There were just a few hands raised when Horry County Emergency Management Director Randy Webster asked how many people attending the Carolina Forest Civic Association’s meeting Wednesday night knew their hurricane evacuation zone.
“That’s why we’re here tonight,” Webster said.
Wednesday was the first town hall-style meeting of Horry County’s Know Your Zone campaign, which is used to inform residents about the new hurricane evacuation zones and what to do in the event a major storm hits. More than 30 residents attended the session, held at the Carolina Forest Recreation Center.
The new western boundary for evacuation zones is U.S. 31 and includes the River Oaks, Berkshire and Arrowhead sections of Carolina Forest.
Webster said residents living along Carolina Forest Boulevard aren’t included in the mandatory evacuation zone.
“So, hopefully, that makes you feel a little better,” he said.
However, Webster cautioned that it would still be a good idea to consider evacuating because the chance is good residents would be on their own for three days or more if a major storm strikes Horry County.

**REQUIRED TASK:**
Copy the evacuation zone article from "Wednesday was the" to "mandatory evacuation zone." word for word.

**DATASET RECORDS:**
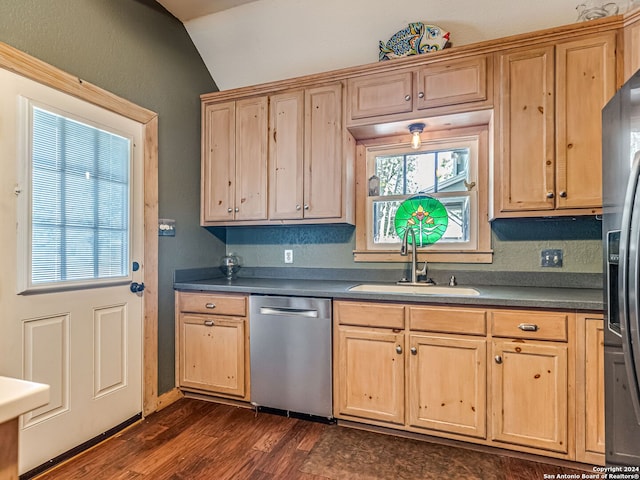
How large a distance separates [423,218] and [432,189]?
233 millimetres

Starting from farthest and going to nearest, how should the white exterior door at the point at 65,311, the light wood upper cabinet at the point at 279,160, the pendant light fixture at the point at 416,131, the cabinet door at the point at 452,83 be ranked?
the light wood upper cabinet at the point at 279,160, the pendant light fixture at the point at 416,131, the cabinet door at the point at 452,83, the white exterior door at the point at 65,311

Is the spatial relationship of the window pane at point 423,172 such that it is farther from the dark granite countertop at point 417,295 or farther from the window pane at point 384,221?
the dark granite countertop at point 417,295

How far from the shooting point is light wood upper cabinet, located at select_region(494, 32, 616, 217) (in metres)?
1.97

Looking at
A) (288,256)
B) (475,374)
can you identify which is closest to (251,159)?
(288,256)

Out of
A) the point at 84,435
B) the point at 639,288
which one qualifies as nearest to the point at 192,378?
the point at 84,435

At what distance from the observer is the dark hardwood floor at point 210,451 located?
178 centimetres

**WORKED SOLUTION:**
Wednesday was the first town hall-style meeting of Horry County’s Know Your Zone campaign, which is used to inform residents about the new hurricane evacuation zones and what to do in the event a major storm hits. More than 30 residents attended the session, held at the Carolina Forest Recreation Center.
The new western boundary for evacuation zones is U.S. 31 and includes the River Oaks, Berkshire and Arrowhead sections of Carolina Forest.
Webster said residents living along Carolina Forest Boulevard aren’t included in the mandatory evacuation zone.